Safe Pioneering

Link to: Older Pamphlet Info

These 22 Safety Points are included in the manuscript for the next edition of the Pioneering Merit Badge.

The following text is by Adolph E. Peschke as presented in the 1998 printing of the 1993 edition of the Pioneering Merit Badge Pamphlet:

As you begin your pioneering activities, safety must be your first consideration. The following safety points are some that you and your group should keep in mind:

  1. Check all equipment, rope, tools, and hardware to ensure they are in good working condition.
  2. Appoint a safety officer as soon as you arrive at the work site.
  3. The safety officer, along with the rest of the group, should constantly check the work site to keep it clean of debris. Equipment should be kept in an organized fashion.
  4. During the construction of a project, only one person should give instructions and signals.
  5. Do not work during rainy or wet conditions. Rope and spars become slippery, as does your footing. Knots can slip when wet and become unsafe.
  6. Wear clothing to fit the season and wear gloves when necessary to protect your hands.
  7. Take regular breaks to discuss the work in progress and ensure that everyone understands what is required of them.
  8. Double-check all anchors and holdfasts on the pioneering project as strain is applied during use.
  9. Test the structure or bridge before allowing general use.
  10. Ensure that you have good footing, use both hands to make the work easier, and do not lift more than you can handle.
  11. When the day’s work is complete, untie all knots, coil all ropes, check all hardware, and store everything in its proper place.
  12. When tying knots that will be out of reach, secure the running end with a piece of light cord.
  13. When the bottom end of a spar, such as the leg of a tower, rests on hard ground, it should be “heeled in”— that is, set in a 4″ to 6” deep hole to keep it from shifting.
  14. When raising towers, have at least two hoisting lines on the opposite side to prevent overpulling the proper position.
  15. If the design calls for a certain size and type of rope or spar, do not substitute something of lesser strength.
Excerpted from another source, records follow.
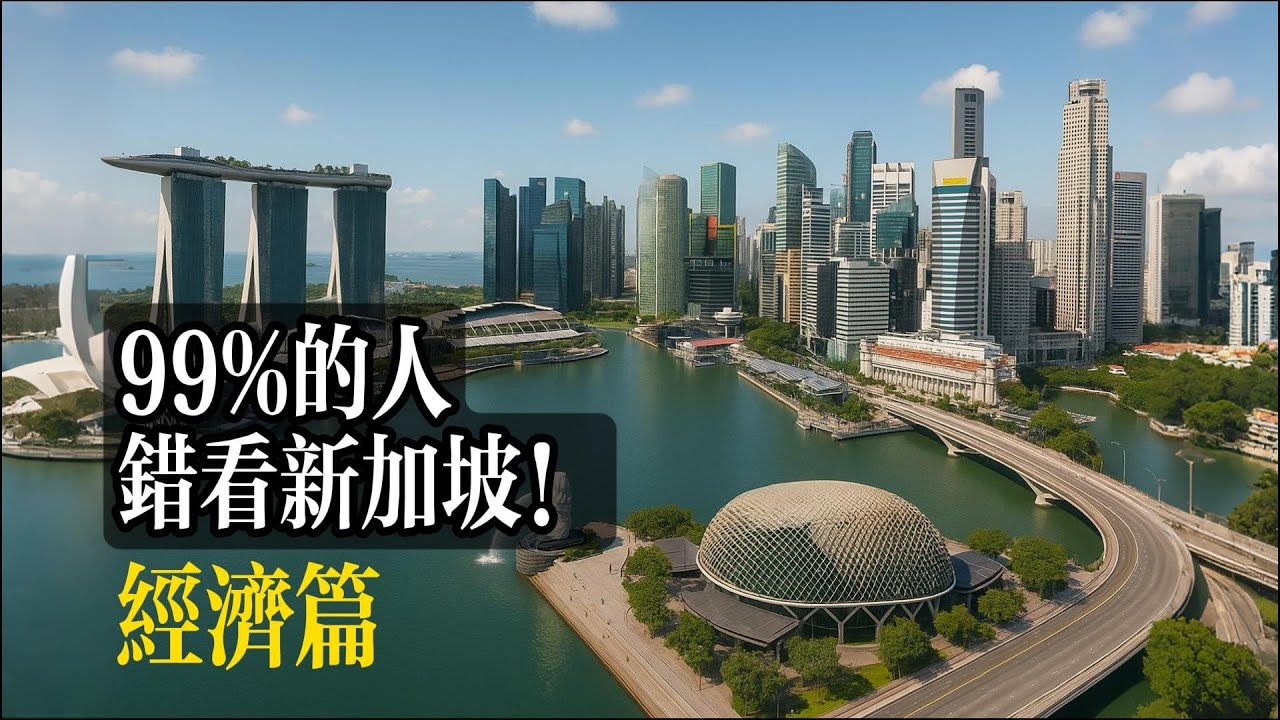 99%的人錯看新加坡之經濟篇│經濟│工業│製造│金融│過道費│華人典範│物價│組屋│主權財富基金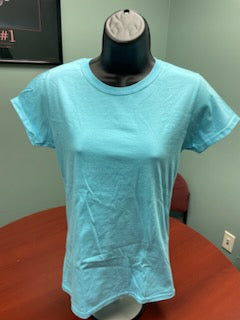 Anvil Ladies S Tidalwave Blue Short Sleeve T-Shirt Qty: 1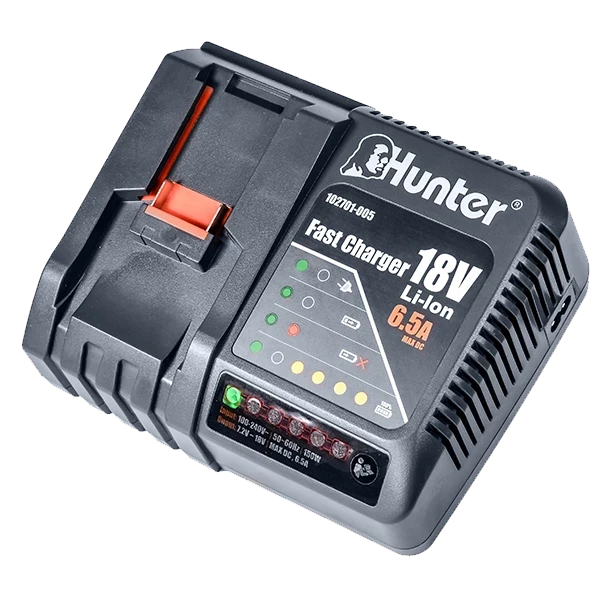 מטען סוללת טעינה אולטרה מהיר 18V 6.5mA HUNTER האנטר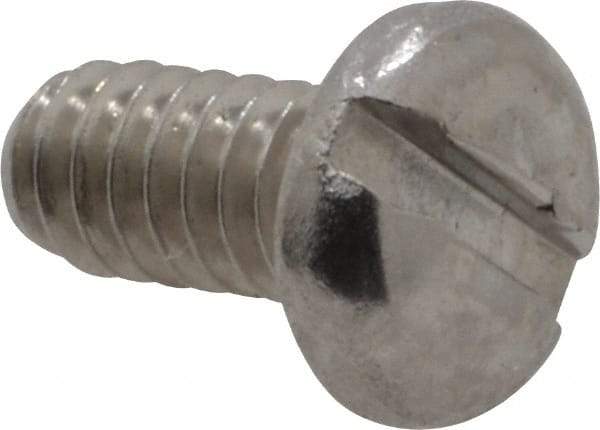Value Collection - #2-56 UNC, 3/16" Length Under Head Slotted Drive Machine Screw - Pan Head, Grade 18-8 Stainless Steel, Uncoated, Without Washer - Exact Industrial Supply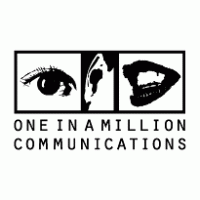 One In A Million Communications Logo PNG Vector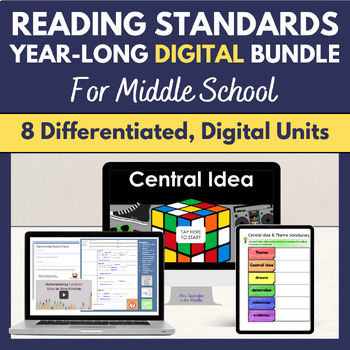 Preview of Reading Curriculum for Middle School - Standards Based - Full Year - DIGITAL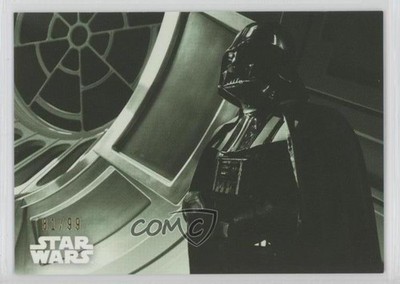 2020 Star Wars Black and White: ROTJ Green Hue Shift 81/99 Darth Vader #127 01al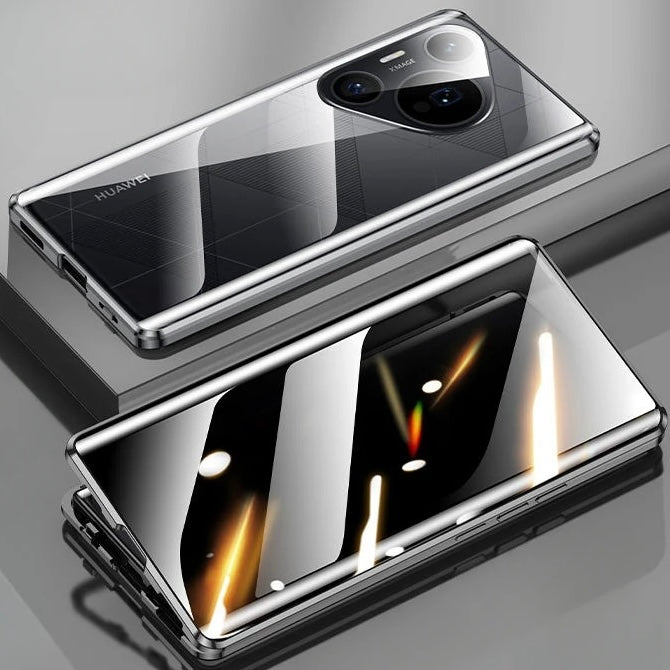 360° [SICHTSCHUTZ 9H-Glas] Aluminium Vollschutz Hülle/Case für Huawei Nova-Serie | ZITOCASES®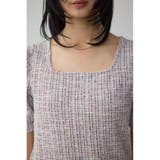 カットツイード袖ギャザートップス | AZUL BY MOUSSY | 詳細画像26 
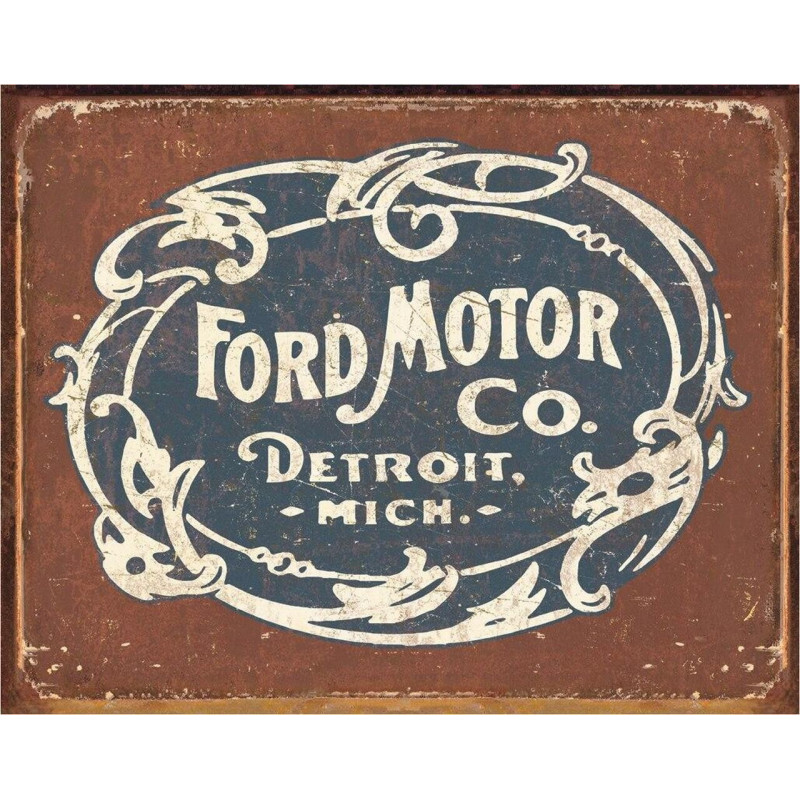 Plechová ceduľa Ford - Historic Logo 32cm x 40 cm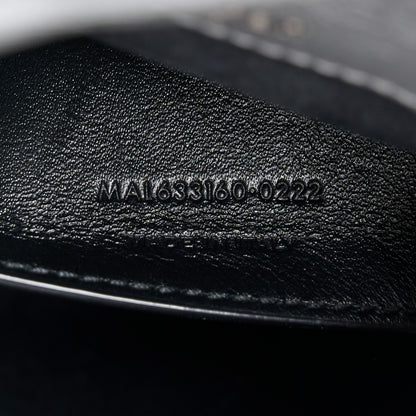 Saint Laurent Crinkled Calfskin Matelasse Monogram Baby Niki Chain Satchel Storm 8 of 11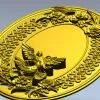 Овальная резная рамка с голубями - 3D модель STL для ЧПУ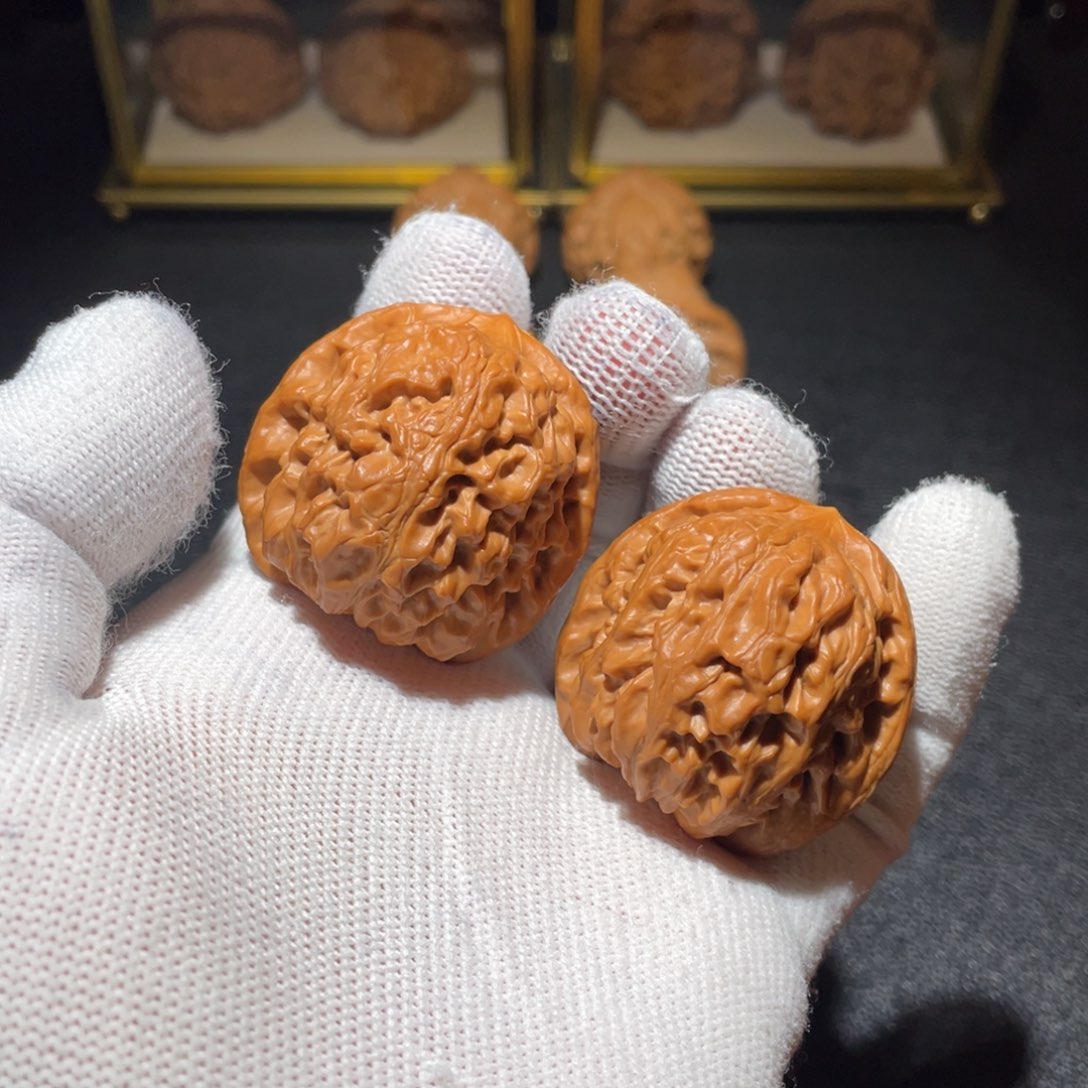 文玩核桃吊坠39龙脉元宝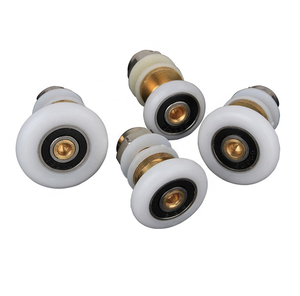 25mm einzelne exzentrische Kupferrollen-Dusch tür Kunststoff-Rollen räder Duschtür-Lager räder - Product Image 4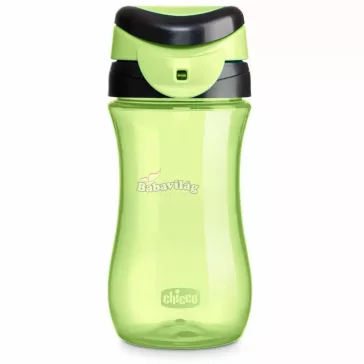   Chicco Kids Travel Cup 350ml pohárperemű itató 2év+ 0% BPA zöld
Here are some obvious but necessary additional safety measures that should be remembered:


  • Spars resting on the ground are not for standing upon. They can unexpectedly roll causing injuries.
  • Only one person at a time belongs on a ladder. Persons coming down from a project use the ladder first.
  • Racing up or down a ladder can result in slipping and an accident.
  • The number of people using a platform should be strictly limited to the maximum number established beforehand and announced by the safety officer.
  • Jumping or playing around while on a platform is totally unnecessary and can have dire results.
  • When lifting the a spar to facilitate the frapping of a tripod lashing, care should always be taken to ensure that the person working the rope doesn’t injure his fingers.
  • There should always be plenty of room between the person carrying spars and other people.
  • When working with newer manila lashing ropes, rope splinters can be avoided by wearing gloves.
  • When using heavy mallets to pound in pioneering stakes, pain can be avoided by being especially careful.
  • All equipment should be treated with respect and used appropriately for its intended purpose.

Monkey Bridges

  • There should only be one person on a monkey bridge at a time.
  • While crossing the bridge, people shouldn’t bounce or purposely swing or sway on the ropes, nor should anyone race to see how quickly they can get across, which can easily lead to losing their footing.
  • Those waiting their turn to cross the bridge should stay off the ropes between the anchors and the bridge framework.
  • Whenever the foot rope and/or hand ropes are being tightened, or the spanner ropes are being adjusted, everyone should stay completely off the bridge.